Pregnancy and diabetes is hard work too. I’ve made that pretty clear I think. So imagine my delight over the past few weeks to have discovered that someone seems to have pressed pause on the rollercoaster. I can’t believe how steady, stable and even my numbers have become, without any sort of specific effort. If I wasn’t still taking so much insulin, I’d think I had some sort of cure. Don’t get me wrong, I’m still seeing variations, but they seem to creep on slowly.
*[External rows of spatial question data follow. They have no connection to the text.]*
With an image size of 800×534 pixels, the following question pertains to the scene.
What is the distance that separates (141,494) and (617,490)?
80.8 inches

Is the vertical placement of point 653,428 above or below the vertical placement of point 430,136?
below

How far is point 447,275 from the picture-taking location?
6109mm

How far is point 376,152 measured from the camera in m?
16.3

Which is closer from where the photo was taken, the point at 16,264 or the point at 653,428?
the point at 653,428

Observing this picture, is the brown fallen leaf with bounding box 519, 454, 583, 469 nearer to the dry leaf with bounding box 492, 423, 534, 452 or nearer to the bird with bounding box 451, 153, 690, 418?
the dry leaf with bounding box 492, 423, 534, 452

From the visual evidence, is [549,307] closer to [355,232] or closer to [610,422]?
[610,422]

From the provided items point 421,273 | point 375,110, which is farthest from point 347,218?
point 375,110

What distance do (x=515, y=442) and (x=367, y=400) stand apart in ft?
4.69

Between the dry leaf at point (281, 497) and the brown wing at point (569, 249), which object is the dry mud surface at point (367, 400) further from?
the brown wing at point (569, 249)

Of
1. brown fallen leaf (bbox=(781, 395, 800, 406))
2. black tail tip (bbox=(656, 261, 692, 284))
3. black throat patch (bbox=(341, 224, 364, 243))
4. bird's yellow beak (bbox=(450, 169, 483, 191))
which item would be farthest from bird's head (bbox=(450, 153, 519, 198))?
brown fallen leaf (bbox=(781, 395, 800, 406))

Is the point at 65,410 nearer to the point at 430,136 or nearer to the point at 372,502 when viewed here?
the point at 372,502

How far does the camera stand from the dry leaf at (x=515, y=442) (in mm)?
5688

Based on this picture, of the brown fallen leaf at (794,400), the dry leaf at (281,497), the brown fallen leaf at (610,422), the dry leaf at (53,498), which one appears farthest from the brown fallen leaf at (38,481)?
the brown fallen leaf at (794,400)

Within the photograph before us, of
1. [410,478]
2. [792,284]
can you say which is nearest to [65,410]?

The DexCom shows gentle upwards crests that I have plenty of time to intervene on. And they float just as gently back down, instead of crashing like a rock.

I think in part it’s the amount of insulin I’m now taking which helps. My meal boluses are so much larger than before, that even if I haven’t taken quite enough, there is enough insulin floating around to prevent a sudden spike. And the insulin resistance that’s causing these big doses seems to be doing a good job of preventing the rapid falls too. Those are the only explanations I can come up with for this sudden smooth ride.

I don’t like taking this much insulin. It still seems precarious and uncomfortable, despite the fact that it is obviously working. And I absolutely hate the frequency with which I now need to fill my pump. (I hate filling pump reservoirs more than any other little diabetes task.) But man, this stability rocks. When I glance at my DexCom graph and see a nice smooth line instead of a series of peaks and troughs, I can’t help but smile.

I hope that Flangelina is enjoying the steady ground too!